C’était un soir consacré au football : il y avait une ambiance électrique dans les rues parce que le PSG jouait. Moi, je mangeais ma glace arrosée de chantilly, sur une petite terrasse improvisée, et j’ai compris l’engouement général après avoir vu des drapeaux, des t-shirts et des bières. Apparemment, c’était important. Mais pour moi, ce soir-là, ce qui était important, c’était de rentabiliser mon abonnement UGC/MK2 donc j’avais regardé la programmation de mon cinéma préféré et j’avais jeté mon dévolu, par dépit, sur The phoenician scheme de Wes Anderson.
Par dépit, hélas, car je ne suis pas cinéphile et que je n’avais vu de ce réalisateur qu’Asteroid City, qui m’avait laissée de marbre. Pour être plus précise, j’avais adoré la photographie et l’ambiance, mais quand je suis sortie du cinéma, j’avais aussitôt pensé : « Dommage que ce film ne soit pas muet ». C’est ainsi que pendant la fête générale, je suis allée voir The phoenician scheme, en me disant « au pire, tu te boucheras les oreilles ou tu quitteras la salle ».
Je n’ai fait ni l’un ni l’autre : j’ai passé un excellent moment. D’abord, j’aime ce genre d’images : les décors étranges, propres et finement agencés, la lumière et les couleurs vives, les effets de texture, les mosaïques et les peintures célèbres en fond.
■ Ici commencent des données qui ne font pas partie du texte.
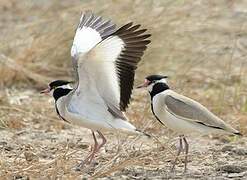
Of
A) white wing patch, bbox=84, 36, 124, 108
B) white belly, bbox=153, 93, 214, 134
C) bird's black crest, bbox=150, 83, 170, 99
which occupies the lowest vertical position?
Result: white belly, bbox=153, 93, 214, 134

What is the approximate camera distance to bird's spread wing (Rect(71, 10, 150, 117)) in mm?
5398

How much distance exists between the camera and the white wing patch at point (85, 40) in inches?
226

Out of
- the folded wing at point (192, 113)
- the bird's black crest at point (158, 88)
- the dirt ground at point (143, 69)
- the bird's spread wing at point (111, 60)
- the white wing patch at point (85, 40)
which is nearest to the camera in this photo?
the bird's spread wing at point (111, 60)

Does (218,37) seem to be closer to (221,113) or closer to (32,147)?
(221,113)

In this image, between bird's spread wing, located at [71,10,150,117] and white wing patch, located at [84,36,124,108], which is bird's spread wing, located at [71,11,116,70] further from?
white wing patch, located at [84,36,124,108]

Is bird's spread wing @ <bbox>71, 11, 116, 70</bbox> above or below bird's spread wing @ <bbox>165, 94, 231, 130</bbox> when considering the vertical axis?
above

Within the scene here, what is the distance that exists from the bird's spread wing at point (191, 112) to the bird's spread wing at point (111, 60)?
28 centimetres

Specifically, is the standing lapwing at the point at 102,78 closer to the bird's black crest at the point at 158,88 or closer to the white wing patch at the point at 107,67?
the white wing patch at the point at 107,67

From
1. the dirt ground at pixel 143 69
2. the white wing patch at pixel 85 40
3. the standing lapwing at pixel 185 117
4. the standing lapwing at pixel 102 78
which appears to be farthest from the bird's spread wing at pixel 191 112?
the white wing patch at pixel 85 40

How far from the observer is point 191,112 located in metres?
5.69

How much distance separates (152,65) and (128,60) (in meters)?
2.96

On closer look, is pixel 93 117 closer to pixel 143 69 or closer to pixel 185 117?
pixel 185 117

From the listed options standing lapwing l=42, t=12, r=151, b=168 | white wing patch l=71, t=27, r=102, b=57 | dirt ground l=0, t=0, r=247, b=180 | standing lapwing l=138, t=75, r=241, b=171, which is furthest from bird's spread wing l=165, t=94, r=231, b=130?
white wing patch l=71, t=27, r=102, b=57

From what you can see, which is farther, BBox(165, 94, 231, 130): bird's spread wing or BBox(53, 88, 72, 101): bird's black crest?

On a l’impression que chaque scène pourrait être une photo, tout le monde se tient exagérément droit, c’est artificiel à souhait : un univers absurde à la Ionesco se dessine — et j’y suis sensible. Les dialogues sont loufoques mais parfois d’une pertinence inattendue, presque violente. Il y a des magnats, des oligarques et des corrompus qui se sont pris quelques claques sur les doigts, dans la ronde douceur de blagues absurdes plus sensées que prévues. J’ai ri et soufflé du nez à plusieurs reprises. Il y avait en réalité beaucoup de légèreté, beaucoup d’humour et c’était très agréable d’être là, en présence de la fausse-prude Liesl, de l’empoté Bjorn et du tyrannique Zsa-zsa Korda ; je me suis sentie moi-même très en sécurité.